● **What is expected**: Express the items between the lines holding "Out of (x=281, y=171), (x=127, y=590), (x=74, y=259), which" and "4.40 metres", inclusive, as a JSON list of strings with one string per line, leaving out blank lines.

● **Dataset extract**:
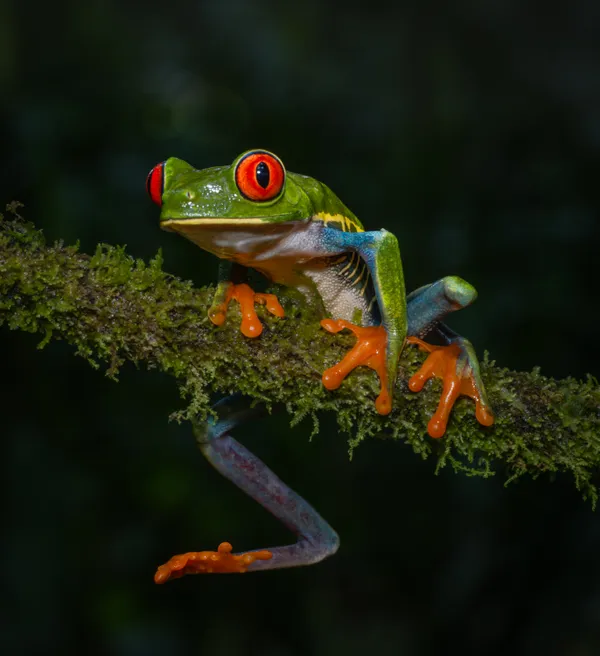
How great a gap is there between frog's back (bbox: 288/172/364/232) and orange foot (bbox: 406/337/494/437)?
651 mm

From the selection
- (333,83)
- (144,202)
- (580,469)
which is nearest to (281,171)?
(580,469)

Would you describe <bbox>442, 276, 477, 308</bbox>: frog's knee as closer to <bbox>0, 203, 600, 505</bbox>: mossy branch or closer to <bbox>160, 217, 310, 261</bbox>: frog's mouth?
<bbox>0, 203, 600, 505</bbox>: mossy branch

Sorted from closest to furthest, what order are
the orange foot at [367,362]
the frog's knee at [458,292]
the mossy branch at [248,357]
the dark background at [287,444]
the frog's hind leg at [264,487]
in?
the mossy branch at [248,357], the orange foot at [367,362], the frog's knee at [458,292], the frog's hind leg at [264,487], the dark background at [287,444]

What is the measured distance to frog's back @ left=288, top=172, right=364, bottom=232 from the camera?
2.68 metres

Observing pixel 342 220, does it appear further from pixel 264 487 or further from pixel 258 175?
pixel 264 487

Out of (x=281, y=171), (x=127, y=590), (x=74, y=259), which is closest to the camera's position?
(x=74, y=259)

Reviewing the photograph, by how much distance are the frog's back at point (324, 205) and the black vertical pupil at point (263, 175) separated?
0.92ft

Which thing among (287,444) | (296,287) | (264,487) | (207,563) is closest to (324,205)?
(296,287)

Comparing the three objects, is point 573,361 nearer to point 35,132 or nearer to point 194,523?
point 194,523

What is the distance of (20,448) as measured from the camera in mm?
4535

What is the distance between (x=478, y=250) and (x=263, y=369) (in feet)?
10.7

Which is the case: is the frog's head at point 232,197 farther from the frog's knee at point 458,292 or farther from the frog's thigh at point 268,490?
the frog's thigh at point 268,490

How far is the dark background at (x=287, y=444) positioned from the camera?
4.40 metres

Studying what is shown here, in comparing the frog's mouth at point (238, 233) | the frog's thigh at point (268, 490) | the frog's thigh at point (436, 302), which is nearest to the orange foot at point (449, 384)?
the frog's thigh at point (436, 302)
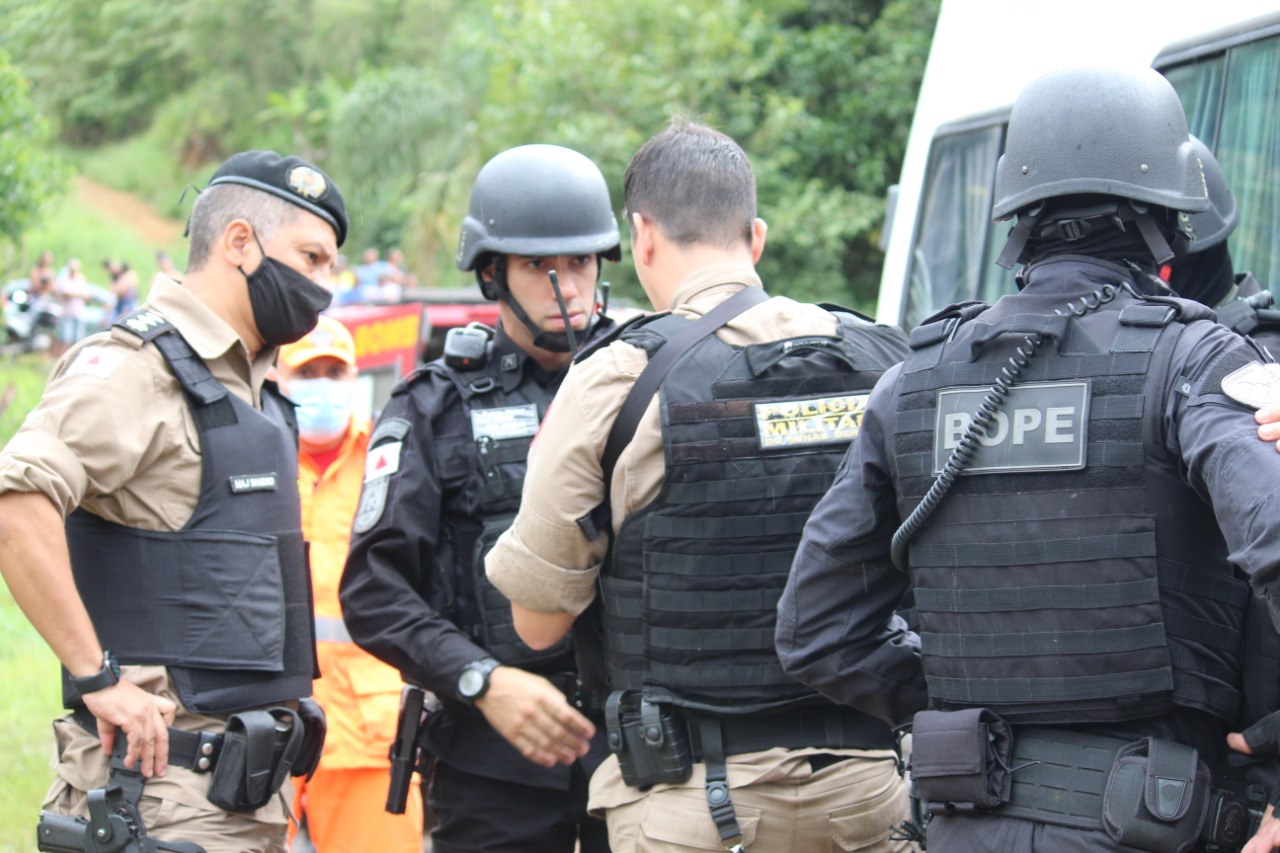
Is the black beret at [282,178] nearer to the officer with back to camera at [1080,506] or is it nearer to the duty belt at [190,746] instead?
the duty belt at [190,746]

---

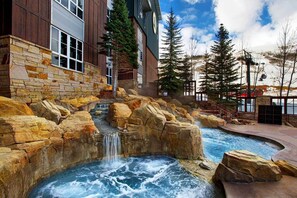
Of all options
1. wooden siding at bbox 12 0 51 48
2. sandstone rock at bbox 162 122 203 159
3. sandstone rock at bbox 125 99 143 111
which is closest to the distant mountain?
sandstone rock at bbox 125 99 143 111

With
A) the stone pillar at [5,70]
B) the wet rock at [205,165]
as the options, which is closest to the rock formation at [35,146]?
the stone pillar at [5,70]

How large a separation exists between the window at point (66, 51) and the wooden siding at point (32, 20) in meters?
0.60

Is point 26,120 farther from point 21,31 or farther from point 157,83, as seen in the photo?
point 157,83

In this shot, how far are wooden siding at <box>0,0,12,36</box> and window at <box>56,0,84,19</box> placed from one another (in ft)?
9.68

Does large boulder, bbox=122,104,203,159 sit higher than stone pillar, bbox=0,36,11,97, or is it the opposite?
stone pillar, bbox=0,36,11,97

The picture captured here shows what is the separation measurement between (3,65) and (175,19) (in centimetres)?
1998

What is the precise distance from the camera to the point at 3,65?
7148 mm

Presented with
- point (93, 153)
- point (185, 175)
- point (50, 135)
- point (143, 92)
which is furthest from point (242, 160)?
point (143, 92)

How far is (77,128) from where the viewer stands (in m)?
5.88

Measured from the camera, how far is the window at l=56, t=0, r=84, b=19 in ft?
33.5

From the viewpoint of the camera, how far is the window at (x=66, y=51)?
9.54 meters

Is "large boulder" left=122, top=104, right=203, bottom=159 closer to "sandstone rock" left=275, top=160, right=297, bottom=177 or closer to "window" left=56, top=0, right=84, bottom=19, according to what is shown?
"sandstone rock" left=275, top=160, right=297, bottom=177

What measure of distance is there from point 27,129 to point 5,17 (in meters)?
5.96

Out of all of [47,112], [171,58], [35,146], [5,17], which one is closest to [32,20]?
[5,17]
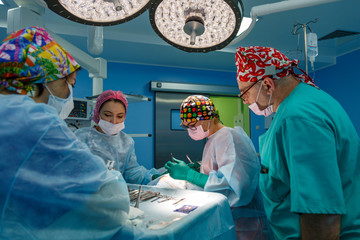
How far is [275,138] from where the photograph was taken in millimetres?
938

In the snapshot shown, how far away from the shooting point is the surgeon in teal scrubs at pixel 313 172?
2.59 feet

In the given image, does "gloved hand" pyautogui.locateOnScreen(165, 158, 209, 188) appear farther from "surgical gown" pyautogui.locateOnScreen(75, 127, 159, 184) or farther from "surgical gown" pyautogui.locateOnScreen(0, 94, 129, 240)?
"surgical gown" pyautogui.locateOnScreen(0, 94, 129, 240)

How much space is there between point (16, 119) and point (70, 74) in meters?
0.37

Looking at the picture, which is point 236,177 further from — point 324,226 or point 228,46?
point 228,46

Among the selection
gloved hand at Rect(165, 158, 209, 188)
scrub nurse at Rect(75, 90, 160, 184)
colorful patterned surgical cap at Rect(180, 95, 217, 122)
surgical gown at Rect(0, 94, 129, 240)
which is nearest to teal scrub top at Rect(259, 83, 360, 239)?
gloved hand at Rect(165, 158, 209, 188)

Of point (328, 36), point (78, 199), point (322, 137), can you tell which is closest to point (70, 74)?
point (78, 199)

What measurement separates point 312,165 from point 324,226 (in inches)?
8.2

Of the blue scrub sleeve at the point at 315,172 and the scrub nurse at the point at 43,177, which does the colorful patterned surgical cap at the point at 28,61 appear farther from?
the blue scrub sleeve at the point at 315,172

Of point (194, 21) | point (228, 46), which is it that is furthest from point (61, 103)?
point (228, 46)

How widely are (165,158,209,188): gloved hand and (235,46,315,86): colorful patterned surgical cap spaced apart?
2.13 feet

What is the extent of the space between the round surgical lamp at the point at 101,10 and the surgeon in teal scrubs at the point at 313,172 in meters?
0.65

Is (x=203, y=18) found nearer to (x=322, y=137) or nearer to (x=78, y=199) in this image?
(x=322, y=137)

● **Result**:
[
  "Out of (x=281, y=171), (x=127, y=590), (x=74, y=259), which is closest to the camera's position?",
  "(x=74, y=259)",
  "Reviewing the photograph, by how much distance are the frog's back at point (324, 205) and the black vertical pupil at point (263, 175) separated?",
  "0.92ft",
  "Which thing among (287,444) | (296,287) | (264,487) | (207,563) is closest to (324,205)?",
  "(296,287)",
  "Comparing the three objects, is point 573,361 nearer to point 35,132 or nearer to point 194,523?",
  "point 194,523",
  "What is the distance of (20,448) as measured from the camera in mm?",
  "4535",
  "What is the distance between (x=478, y=250) and (x=263, y=369) (in feet)?",
  "10.7",
  "Which is the case: is the frog's head at point 232,197 farther from the frog's knee at point 458,292 or farther from the frog's thigh at point 268,490?",
  "the frog's thigh at point 268,490",
  "How far is the dark background at (x=287, y=444) positioned from the camera?",
  "4.40 metres"
]